Posted Tuesday, Nov. 22, 2011, at 8:16 AM
Pfizer has high profits and plenty of cash on hand, but is laying off workers anyway.
Photo by TIMOTHY A. CLARY/AFP/Getty Images
Nelson Schwartz profiles a trend in corporate America calculated to get the blood of any decent person boiling, firms that are so rich in cash that they're spending big on stock buybacks even while declining to hire new workers. In some cases, such as Pfizer, stock buybacks are actually going hand in hand with layoffs. Firms, in essense, are finding workers they can do without, cutting back operations to increase profitability, and using the increased profits to just go buy equity in themselves. It looks fishy. It smells fishy. And certainly it marks a departure from the labor hoarding behavior of yore.
But I'm not convinced it really is all that fishy as opposed to a standard consequence of an economic situation in which aggregate demand is growing but only very slowly.
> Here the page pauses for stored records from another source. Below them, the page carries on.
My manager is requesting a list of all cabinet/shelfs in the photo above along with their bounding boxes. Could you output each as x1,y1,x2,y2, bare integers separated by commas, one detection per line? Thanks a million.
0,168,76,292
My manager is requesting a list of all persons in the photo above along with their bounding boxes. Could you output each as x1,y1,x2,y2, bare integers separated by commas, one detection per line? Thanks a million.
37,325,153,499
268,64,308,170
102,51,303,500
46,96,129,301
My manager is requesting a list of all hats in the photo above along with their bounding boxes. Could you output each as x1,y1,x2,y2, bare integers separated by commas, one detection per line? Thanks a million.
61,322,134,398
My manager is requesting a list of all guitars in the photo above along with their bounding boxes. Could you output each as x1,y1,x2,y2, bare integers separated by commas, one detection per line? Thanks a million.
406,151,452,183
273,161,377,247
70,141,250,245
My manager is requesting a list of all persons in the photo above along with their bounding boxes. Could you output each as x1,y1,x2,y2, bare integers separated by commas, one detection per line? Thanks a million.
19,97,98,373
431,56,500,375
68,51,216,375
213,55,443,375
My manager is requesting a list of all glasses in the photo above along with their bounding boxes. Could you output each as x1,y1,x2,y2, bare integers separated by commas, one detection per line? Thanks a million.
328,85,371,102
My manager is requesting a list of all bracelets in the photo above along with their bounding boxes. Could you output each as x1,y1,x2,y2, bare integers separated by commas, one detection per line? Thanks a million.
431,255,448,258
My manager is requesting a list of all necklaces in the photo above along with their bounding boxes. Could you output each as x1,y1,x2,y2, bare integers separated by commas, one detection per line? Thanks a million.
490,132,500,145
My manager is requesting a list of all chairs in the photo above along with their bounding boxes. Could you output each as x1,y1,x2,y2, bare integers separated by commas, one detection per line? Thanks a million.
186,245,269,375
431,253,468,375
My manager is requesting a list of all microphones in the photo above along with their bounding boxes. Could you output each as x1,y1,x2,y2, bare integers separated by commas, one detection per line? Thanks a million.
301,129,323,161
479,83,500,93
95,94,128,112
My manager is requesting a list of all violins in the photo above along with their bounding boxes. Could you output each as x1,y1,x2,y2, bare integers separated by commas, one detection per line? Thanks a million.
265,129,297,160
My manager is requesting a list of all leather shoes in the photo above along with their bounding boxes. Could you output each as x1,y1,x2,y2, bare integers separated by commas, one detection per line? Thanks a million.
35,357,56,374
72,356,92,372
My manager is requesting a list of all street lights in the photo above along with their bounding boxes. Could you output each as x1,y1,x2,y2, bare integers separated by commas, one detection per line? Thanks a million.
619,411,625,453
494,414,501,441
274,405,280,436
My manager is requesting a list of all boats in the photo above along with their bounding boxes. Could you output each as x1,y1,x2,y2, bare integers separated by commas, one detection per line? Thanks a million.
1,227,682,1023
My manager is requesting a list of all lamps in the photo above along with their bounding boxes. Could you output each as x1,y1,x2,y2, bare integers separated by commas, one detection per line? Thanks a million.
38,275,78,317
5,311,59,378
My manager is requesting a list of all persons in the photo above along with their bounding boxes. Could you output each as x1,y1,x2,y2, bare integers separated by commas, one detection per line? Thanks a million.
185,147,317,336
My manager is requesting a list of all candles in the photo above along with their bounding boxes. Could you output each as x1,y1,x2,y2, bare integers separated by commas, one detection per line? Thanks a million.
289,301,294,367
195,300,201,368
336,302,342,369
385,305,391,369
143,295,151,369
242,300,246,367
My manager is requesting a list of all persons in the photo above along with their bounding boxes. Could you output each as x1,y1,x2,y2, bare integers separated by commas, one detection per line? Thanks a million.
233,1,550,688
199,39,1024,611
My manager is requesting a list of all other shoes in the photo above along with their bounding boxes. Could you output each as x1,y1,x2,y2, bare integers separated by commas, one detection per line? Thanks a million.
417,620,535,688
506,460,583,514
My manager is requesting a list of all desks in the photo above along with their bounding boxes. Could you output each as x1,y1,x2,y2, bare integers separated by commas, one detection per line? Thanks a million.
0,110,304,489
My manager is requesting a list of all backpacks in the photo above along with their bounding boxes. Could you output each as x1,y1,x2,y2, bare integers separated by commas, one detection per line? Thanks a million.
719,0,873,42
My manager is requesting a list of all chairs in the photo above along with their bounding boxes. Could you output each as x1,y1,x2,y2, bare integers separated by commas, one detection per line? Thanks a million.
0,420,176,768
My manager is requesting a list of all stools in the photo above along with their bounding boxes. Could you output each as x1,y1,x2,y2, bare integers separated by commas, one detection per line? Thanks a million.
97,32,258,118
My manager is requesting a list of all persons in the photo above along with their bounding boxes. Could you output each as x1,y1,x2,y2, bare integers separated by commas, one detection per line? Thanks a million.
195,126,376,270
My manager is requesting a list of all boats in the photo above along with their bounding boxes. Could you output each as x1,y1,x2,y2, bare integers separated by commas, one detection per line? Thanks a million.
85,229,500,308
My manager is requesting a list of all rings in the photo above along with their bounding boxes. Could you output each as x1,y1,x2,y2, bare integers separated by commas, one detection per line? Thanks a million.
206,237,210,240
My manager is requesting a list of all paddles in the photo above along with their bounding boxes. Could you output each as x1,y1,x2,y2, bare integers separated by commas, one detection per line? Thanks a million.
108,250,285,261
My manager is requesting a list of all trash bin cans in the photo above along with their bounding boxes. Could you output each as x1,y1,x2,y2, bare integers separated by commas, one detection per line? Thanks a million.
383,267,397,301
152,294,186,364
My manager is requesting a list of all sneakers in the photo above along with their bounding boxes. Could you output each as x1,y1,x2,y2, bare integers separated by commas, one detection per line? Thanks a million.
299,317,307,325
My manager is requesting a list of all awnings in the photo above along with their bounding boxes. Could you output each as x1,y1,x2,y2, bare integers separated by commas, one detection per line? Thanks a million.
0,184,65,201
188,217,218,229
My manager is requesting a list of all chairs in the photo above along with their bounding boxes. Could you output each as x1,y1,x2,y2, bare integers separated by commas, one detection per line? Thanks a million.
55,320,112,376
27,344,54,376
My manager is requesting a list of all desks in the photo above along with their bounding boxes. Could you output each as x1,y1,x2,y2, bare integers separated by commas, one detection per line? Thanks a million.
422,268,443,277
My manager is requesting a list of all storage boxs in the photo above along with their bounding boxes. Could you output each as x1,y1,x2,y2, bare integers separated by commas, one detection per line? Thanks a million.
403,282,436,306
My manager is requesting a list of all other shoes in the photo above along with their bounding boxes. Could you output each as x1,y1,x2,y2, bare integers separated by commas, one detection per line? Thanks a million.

Think about a guy running a very good, very upscale restaurant in a small city like Bangor, Maine. Maybe people really like the restaurant, and he's consistently busy during limited hours in the off-season and still consistently busy operating lunch and dinner service seven days a week (plus extra outdoor seating) during the summer time. The business is profitable and he's making lots of money. But the fact remains that Bangor just isn't very big. There's a limited market for fancy expensive restaurants for reasons that have nothing to do with the quality of any given restaurant. So even though the restaurant is popular, the prospects for investing in growth aren't that good. To expand operations, you'd really need to invest in opening a new place aiming at a totally different market segment. But as long as that's the shape of the investment, you might as well just take your profits and invest them in the S&P 500 or buy copper futures or anything else. The point is that the core business, despite being a good business with healthy profits, faces a bleak outlook for expansion. So your first priority is to try to pay off creditors or buy out any equity investors you took on at the beginning to maximize flexibility for the future. Then when summer turns to autumn, you know demand is going to dip so you're going to start letting workers go and scaling back hours even though you have a profitable business.
This is roughly the situation facing many American businesses. For all the whining that CEOs are doing about regulation, taxes, and "uncertainty" the reality is that American firms' existing operations are quite profitable. The problem is that we all expect spending growth to be weak, meaning household income growth will be weak, meaning sales growth will be weak. That means it doesn't make a ton of sense to hire many new people even though unemployed workers are plentiful. What we need is government action to re-coordinate expectations around the idea that demand will grow more rapidly and firms who don't expand to capture the new demand will be losing out on key opportunities. If expectations settle around that notion, then we'll see new hiring and extra hours for existing workers. That higher household income will translate into the higher spending that makes the expansions pay off.